Part of that much-increased ability is down to Ford's new AdvanceTrac stability control system. Combined with the new clutch — a very light throw, but it engages too far up the stroke — AdvanceTrac makes the GT500 a very friendly car; you could now safely lend it to a less-than-talented driver and stand greater than 50:50 odds of seeing it in one piece again. Like many similar systems, AdvanceTrac has a "Sport" mode that's a good halfway house between the no-fun, fully-on mode and the you'd-bettter-be-paying-attention, fully-off. Sport allows a reasonable amount of slip from either front or rear wheels before reining them in to boost speed and safety. The system even helps avoid understeer, to which the chassis is now biased. Turn everything off and throw the GT500 into a corner too fast and it'll push the front. Trail braking or stomping on the gas will, of course, counteract this; at which point the slide is still controllable with hefty application of countersteer. For a 540 HP, RWD car, this new Shelby is is a baby, both forgiving and easy to drive fast.

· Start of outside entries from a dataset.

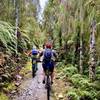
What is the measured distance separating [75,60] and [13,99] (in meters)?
8.26

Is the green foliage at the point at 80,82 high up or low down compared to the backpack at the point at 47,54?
down

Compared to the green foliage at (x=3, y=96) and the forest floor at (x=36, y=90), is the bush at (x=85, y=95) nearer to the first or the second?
the forest floor at (x=36, y=90)

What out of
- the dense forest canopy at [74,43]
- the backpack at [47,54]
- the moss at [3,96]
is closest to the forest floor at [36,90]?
the moss at [3,96]

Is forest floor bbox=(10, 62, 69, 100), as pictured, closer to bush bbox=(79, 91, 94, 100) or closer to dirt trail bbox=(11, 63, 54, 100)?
dirt trail bbox=(11, 63, 54, 100)

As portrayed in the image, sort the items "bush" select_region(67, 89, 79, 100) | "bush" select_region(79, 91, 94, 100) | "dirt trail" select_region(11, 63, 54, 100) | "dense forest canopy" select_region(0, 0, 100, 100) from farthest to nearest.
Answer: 1. "dense forest canopy" select_region(0, 0, 100, 100)
2. "dirt trail" select_region(11, 63, 54, 100)
3. "bush" select_region(79, 91, 94, 100)
4. "bush" select_region(67, 89, 79, 100)

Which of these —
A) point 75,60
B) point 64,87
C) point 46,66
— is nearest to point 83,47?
point 75,60

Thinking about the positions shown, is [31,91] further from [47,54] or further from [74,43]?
[74,43]

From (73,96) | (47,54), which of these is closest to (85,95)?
(73,96)

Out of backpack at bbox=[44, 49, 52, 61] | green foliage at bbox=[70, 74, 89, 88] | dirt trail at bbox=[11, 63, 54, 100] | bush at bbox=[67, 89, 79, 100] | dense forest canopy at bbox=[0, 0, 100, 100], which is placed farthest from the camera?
dense forest canopy at bbox=[0, 0, 100, 100]

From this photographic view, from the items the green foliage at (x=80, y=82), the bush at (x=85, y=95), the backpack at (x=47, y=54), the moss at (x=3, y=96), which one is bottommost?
the bush at (x=85, y=95)

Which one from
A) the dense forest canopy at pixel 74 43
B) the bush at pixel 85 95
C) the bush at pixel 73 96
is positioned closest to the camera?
the bush at pixel 73 96

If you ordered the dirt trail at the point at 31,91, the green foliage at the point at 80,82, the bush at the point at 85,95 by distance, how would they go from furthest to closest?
the green foliage at the point at 80,82
the dirt trail at the point at 31,91
the bush at the point at 85,95

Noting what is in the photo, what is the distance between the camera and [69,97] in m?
10.2

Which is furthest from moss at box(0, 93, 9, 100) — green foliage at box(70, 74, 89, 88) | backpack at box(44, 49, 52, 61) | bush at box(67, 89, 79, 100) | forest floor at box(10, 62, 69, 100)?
green foliage at box(70, 74, 89, 88)
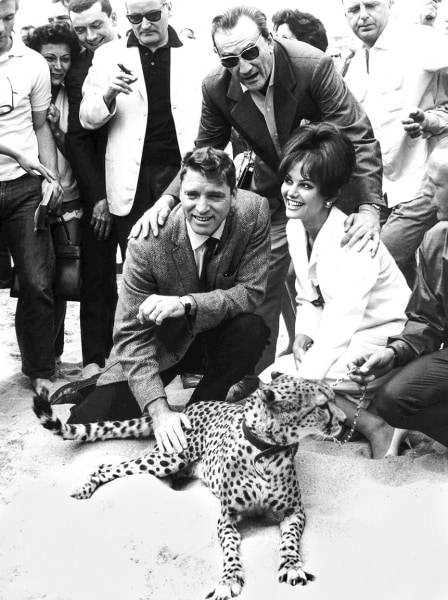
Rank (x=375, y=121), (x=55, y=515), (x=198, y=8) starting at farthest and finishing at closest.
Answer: (x=198, y=8), (x=375, y=121), (x=55, y=515)

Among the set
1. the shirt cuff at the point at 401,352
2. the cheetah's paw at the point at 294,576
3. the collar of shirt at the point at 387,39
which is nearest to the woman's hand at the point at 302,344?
the shirt cuff at the point at 401,352

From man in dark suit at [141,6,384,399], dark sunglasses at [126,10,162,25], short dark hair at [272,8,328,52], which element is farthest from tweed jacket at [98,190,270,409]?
short dark hair at [272,8,328,52]

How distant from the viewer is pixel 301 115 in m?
4.18

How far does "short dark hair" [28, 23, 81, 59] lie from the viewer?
488 cm

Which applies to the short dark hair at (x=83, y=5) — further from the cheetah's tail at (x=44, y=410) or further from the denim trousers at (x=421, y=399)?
the denim trousers at (x=421, y=399)

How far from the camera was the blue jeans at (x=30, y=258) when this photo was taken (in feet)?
15.1

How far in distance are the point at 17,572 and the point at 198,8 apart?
384 inches

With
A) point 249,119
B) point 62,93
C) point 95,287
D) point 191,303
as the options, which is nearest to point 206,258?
point 191,303

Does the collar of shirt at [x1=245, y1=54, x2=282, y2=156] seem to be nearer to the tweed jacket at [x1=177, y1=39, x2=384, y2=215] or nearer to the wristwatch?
the tweed jacket at [x1=177, y1=39, x2=384, y2=215]

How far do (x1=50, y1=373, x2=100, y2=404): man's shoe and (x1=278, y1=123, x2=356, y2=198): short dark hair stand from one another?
1488 mm

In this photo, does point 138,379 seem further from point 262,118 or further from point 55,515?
point 262,118

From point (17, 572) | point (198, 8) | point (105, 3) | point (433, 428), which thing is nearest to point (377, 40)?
point (105, 3)

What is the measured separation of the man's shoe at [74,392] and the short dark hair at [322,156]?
58.6 inches

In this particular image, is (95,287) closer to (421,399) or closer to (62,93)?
(62,93)
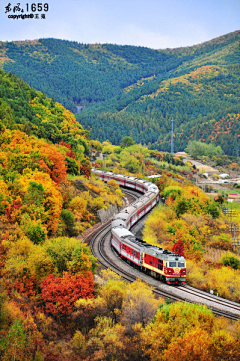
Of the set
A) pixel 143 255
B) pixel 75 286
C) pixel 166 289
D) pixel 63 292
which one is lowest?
pixel 166 289

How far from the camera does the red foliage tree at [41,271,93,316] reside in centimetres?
2544

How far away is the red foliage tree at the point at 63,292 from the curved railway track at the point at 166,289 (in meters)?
8.21

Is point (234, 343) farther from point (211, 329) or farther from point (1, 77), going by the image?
point (1, 77)

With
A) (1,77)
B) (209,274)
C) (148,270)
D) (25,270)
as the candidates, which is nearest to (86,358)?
(25,270)

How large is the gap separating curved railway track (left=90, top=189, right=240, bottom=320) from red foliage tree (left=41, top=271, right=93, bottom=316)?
26.9 feet

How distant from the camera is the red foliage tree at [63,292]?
25438 mm

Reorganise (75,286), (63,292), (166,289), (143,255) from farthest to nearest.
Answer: (143,255)
(166,289)
(75,286)
(63,292)

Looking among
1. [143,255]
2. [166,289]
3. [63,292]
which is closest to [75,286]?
[63,292]

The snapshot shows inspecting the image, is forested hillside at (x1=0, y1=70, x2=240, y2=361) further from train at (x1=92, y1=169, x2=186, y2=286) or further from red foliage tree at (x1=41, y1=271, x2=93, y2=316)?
train at (x1=92, y1=169, x2=186, y2=286)

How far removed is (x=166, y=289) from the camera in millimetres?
32094

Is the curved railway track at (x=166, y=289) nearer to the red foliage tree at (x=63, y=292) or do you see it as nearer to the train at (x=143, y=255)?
the train at (x=143, y=255)

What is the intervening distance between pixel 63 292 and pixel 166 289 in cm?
1082

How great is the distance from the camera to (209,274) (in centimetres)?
3625

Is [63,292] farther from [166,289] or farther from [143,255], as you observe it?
[143,255]
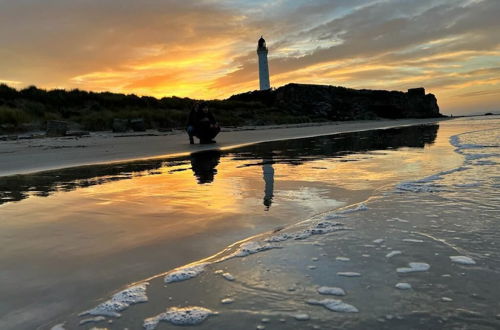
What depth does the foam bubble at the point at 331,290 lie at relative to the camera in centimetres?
212

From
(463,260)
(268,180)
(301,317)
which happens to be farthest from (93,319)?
(268,180)

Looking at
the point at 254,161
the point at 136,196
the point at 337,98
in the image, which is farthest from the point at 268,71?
the point at 136,196

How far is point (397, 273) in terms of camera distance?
236 cm

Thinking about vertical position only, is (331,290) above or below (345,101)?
below

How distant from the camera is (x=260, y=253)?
2756mm

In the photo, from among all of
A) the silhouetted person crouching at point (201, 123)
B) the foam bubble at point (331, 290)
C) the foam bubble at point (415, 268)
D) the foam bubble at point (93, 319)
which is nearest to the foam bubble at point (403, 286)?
the foam bubble at point (415, 268)

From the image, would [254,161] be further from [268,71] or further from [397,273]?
[268,71]

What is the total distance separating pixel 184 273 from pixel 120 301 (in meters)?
0.45

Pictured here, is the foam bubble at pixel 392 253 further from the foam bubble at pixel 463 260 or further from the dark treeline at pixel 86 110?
the dark treeline at pixel 86 110

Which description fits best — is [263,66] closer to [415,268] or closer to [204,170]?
[204,170]

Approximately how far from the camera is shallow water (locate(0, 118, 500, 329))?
1.95 metres

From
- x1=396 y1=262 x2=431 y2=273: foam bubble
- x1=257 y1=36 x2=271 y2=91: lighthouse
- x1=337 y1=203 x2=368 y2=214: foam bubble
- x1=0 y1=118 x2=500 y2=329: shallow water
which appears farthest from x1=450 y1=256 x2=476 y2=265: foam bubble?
x1=257 y1=36 x2=271 y2=91: lighthouse

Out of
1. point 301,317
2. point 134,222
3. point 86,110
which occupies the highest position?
point 86,110

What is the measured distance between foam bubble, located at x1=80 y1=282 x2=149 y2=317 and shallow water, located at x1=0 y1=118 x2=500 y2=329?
5 cm
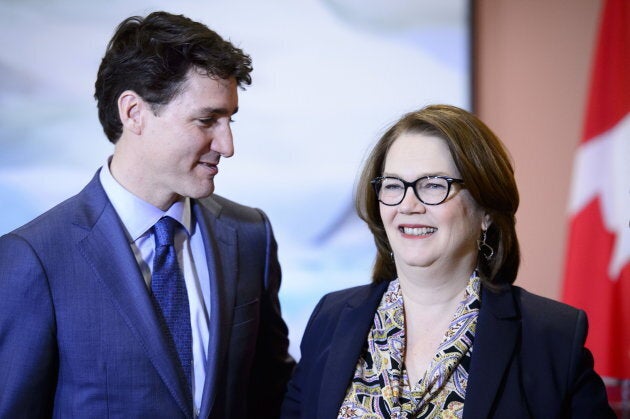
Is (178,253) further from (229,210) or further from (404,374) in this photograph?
(404,374)

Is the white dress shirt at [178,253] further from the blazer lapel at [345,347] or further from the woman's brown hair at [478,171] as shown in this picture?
the woman's brown hair at [478,171]

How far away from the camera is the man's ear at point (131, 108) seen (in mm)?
1915

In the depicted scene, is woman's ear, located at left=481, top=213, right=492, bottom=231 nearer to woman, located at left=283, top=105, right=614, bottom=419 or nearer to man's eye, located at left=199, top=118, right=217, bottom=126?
woman, located at left=283, top=105, right=614, bottom=419

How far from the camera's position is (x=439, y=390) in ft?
5.62

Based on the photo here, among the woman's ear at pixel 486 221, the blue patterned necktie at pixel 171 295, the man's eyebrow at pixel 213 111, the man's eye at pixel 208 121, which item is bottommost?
the blue patterned necktie at pixel 171 295

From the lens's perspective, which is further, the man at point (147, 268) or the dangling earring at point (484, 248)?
the dangling earring at point (484, 248)

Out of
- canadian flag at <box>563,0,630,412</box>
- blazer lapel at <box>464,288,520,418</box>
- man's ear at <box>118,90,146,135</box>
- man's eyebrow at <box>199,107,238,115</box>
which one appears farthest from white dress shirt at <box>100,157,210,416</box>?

That new control isn't apparent on the drag strip. On a cold, greasy strip, into a 20 MPH headwind, this drag racing neophyte wasn't able to turn in a time faster than 13.7 seconds. Despite the standard launch control — run through AdvanceTrac, so it's on if the system is — and even with traction control switched on, I couldn't stop the rear wheels spinning up under full throttle all the way through third gear. Experienced racers were able to turn in 12.3-second figures, which were very impressive given the conditions. Without AdvanceTrac the result was more dramatic, but much slower.
It's hard to get this far into a review of a Mustang without talking about the live rear axle. The 2010 Shelby GT500 still uses one. It's this piece of throwback mechanical componentry that critics center their anti-Mustang arguments around and that Ford inexplicably continues to use, even at this price point. While the live rear axle still does define the Mustang's unique character, it doesn't appear to provide much limitation now that the rest of the package is so refined. You can see it jumping up and down underneath the rear when the GT500 runs the 1/4 mile and you can feel it spinning away back there in corners, but you'll be more focused on using the excellent steering feel and adjustable chassis to care.
In fact, the only place where that live rear axle rears its ugly head is while doing burnouts; axle tramp is still so incredibly violent you'll be convinced you've broken the car every time the rear wheels spin up for more than three seconds. Now though, despite the new power, the GT500 isn't likely to find itself doing that unless you really want it to.